----- TEXT SECTION -----

A new software-based prototype to help doctors identify the extent of heart disease in patients without recourse to invasive procedures is to be tested on 100 patients during a three-year trial.

The prototype, which has been developed by researchers and doctors at Sheffield Teaching Hospitals NHS Foundation Trust and the University of Sheffield, works by creating a 3D model of the coronary arteries during an angiogram, giving doctors a more detailed picture of which arteries need treating.

If the trial is successful, the software offers a method of assessing heart disease that is cheaper, less time-consuming and easier to use than current methods.

Doctors use angiograms to view lesions on a patient’s artery, but to make a decision about whether to insert a stent in the artery, they also need information about whether the lesions impair blood flow, leading to angina.

Traditionally, doctors have used additional functional tests, such as nuclear scans or perfusion MRI scans, to obtain this information.

Even with additional scans, making a decision about whether to insert a stent is to some degree subjective, said Paul Morris, British Heart Foundation clinical training research fellow and project team member.

“A lot of lesions are in the moderate range, where you’re not quite sure whether to leave the lesion alone or put a stent in.”

More recently, said Morris, doctors have been able to obtain the information about flow during the angiogram itself, by inserting pressure wires inside the artery.

“If you have a bit of disease or a narrowing in the artery, the pressure drops as you cross that lesion – you have a higher pressure upstream, and a lower pressure downstream.

“Knowing that pressure information helps doctors make much more objective decisions about when to put stents in. There’s a very defined cut-off, a pressure drop, that indicates that the lesion probably could cause angina so you should probably stent it.”

The problem said Morris, is that “to put a pressure wire down an artery prolongs the procedure, costs more money, and is technically more challenging. Not as many doctors can do it, so only certain centres perform this test.”

The prototype addresses that problem by measuring the pressure without a pressure wire.

The pictures created during the angiogram are used to make a model of the artery on the computer, and an engineering process called computational fluid dynamics (CFD) is used to compute the pressures down the artery.

A pilot on 35 patients has already been carried out, in which the results from the prototype were compared with results using a pressure wire. The prototype recommended the right treatment decision in 97% of cases.

The three-year trial, funded by the Wellcome Trust, the Department of Health and the British Heart Foundation, will look at 100 patients with complicated heart disease.

If it is successful, Morris said the software could become a “highly desirable tool for cardiologists across the world”, replacing the use of functional scans and pressure wires.

----- EXTRACTED DATA -----

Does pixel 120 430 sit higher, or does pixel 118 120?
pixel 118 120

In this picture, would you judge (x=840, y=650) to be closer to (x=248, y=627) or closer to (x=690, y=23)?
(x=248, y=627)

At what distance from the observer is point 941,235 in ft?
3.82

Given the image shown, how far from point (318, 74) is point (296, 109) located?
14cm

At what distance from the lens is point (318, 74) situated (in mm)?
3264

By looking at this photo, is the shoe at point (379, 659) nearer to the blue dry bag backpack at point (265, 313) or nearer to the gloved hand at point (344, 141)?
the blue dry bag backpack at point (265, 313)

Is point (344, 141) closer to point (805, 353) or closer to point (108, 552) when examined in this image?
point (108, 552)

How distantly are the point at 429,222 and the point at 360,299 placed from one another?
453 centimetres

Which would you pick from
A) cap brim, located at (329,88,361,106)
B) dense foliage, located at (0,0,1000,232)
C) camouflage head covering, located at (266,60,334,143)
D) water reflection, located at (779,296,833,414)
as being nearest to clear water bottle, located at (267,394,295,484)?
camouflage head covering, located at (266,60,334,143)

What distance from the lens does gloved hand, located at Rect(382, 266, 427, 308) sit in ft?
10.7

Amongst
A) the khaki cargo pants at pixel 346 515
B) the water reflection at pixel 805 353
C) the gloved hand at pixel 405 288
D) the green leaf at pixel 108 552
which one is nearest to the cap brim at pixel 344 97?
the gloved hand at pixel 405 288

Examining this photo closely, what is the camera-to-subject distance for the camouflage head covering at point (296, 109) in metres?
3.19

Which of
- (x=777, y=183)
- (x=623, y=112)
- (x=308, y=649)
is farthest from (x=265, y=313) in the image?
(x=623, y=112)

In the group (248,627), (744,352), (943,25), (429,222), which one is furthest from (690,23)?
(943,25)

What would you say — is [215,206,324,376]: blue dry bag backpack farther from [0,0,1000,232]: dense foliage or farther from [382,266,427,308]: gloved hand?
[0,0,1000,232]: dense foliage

-----
----- EXTRACTED DATA -----

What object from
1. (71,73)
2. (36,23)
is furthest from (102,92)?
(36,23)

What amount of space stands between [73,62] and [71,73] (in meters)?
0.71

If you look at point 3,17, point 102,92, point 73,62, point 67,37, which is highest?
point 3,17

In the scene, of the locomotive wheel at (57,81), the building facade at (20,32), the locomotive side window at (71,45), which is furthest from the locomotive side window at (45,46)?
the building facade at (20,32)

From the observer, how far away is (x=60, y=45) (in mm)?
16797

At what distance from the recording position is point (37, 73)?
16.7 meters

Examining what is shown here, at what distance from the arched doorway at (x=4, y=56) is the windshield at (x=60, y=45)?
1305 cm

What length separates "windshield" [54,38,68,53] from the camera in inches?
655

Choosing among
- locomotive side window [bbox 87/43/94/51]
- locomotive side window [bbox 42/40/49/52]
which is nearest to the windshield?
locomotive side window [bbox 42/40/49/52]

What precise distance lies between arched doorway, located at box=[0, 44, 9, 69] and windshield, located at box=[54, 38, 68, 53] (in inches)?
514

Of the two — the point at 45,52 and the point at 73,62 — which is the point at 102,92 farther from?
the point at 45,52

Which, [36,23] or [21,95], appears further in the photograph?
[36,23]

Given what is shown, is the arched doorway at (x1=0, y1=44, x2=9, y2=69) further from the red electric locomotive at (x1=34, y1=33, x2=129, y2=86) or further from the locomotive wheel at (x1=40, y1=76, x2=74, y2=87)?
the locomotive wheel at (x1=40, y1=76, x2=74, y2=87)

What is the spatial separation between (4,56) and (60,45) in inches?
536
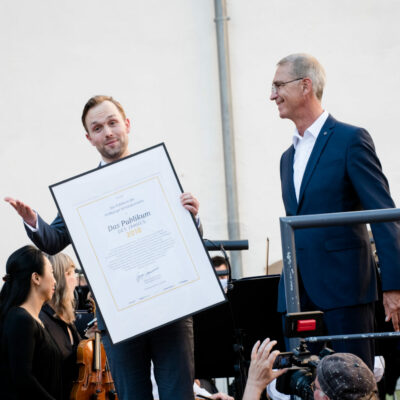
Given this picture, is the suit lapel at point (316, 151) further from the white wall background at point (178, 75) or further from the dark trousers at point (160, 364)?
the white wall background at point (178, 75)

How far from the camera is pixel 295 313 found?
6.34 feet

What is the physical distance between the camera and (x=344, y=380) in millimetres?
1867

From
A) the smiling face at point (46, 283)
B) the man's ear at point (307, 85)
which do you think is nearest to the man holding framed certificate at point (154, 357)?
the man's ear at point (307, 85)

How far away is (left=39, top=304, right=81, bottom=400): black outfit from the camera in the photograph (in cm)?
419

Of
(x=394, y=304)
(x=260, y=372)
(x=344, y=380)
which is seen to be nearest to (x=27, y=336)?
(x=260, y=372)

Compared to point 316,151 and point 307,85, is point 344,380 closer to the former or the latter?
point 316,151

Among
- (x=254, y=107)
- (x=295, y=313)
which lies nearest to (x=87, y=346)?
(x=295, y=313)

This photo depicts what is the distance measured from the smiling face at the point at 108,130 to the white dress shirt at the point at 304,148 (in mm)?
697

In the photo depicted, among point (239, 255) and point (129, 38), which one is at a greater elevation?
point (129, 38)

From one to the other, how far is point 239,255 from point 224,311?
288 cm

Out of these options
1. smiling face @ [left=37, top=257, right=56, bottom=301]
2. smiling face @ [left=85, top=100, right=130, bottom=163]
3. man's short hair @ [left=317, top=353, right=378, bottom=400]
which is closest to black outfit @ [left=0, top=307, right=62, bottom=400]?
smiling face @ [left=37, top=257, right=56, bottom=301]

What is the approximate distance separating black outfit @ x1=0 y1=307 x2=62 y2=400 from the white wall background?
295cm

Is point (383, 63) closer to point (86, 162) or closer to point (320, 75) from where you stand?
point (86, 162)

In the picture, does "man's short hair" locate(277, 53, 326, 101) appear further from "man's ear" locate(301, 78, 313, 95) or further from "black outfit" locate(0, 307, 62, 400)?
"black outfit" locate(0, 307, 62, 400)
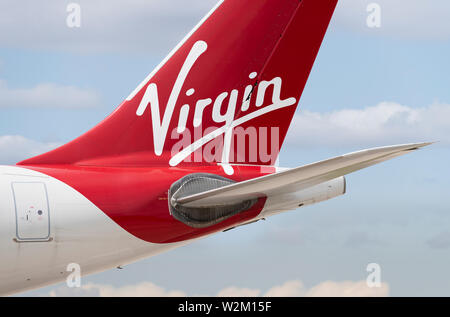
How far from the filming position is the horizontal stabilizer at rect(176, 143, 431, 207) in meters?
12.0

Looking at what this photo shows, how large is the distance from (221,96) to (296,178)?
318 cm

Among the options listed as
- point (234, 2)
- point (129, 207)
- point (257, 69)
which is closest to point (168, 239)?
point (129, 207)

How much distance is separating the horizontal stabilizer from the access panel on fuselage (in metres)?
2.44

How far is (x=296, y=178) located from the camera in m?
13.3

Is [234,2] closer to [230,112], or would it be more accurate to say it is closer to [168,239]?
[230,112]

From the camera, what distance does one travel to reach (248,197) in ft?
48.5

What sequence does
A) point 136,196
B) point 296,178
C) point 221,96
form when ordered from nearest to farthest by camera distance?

-----

EXERCISE AIM:
Answer these questions from the text on the heart-disease prototype:
1. How many patients took part in the pilot, and in what percentage of cases did the prototype recommend the right treatment decision?
2. Which organizations are funding the three-year trial?
3. What engineering process does the prototype use to compute the pressures down the artery?

SOLVED EXERCISE:
1. 35 patients; 97% of cases.
2. The Wellcome Trust, the Department of Health and the British Heart Foundation.
3. Computational fluid dynamics (CFD).